We used soybean lipoxygenase, which produces conjugated dienes only (38), to determine whether formation of these structures alone was sufficient to produce enhanced APC anticoagulant activity. At no time was enhanced anticoagulant activity observed, even when the concentration of conjugated dienes present was equivalent to or greater than that observed in the oxidized phospholipids as monitored by absorbance at 233 nm (data not shown).

Lysophospholipids represent a possible product of lipid peroxidation. The lyso forms of oleoyl-PE, palmitoyl-PE, oleoyl-PC, or brain plasmalogen PE were incorporated into vesicles from 1 to 25% of the total phospholipid. No concentration of these molecules reproduced the effect observed with copper/air oxidation of the vesicles. If anything, incorporation of lyso-plasmalogen PE or lyso-PC slightly inhibited APC anticoagulant activity (data not shown).

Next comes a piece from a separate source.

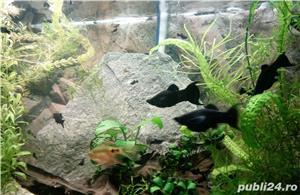 Pesti de acvariu - moly black si dalmatian - imagine 2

The Effect of Patient Immunoglobulin on APC Activity-- Previously we showed that plasma or immunoglobulin derived from at least a subset of lupus patients could inhibit APC function selectively in a PE-dependent manner (37, 49). Screening of IgG from several patients with thrombosis and APA or lupus anticoagulant indicated the anticoagulant activity of APC was inhibited more effectively on oxidized phospholipid than on nonoxidized phospholipid (data not shown). A typical IgG titration curve for one patient is shown in Fig. 10.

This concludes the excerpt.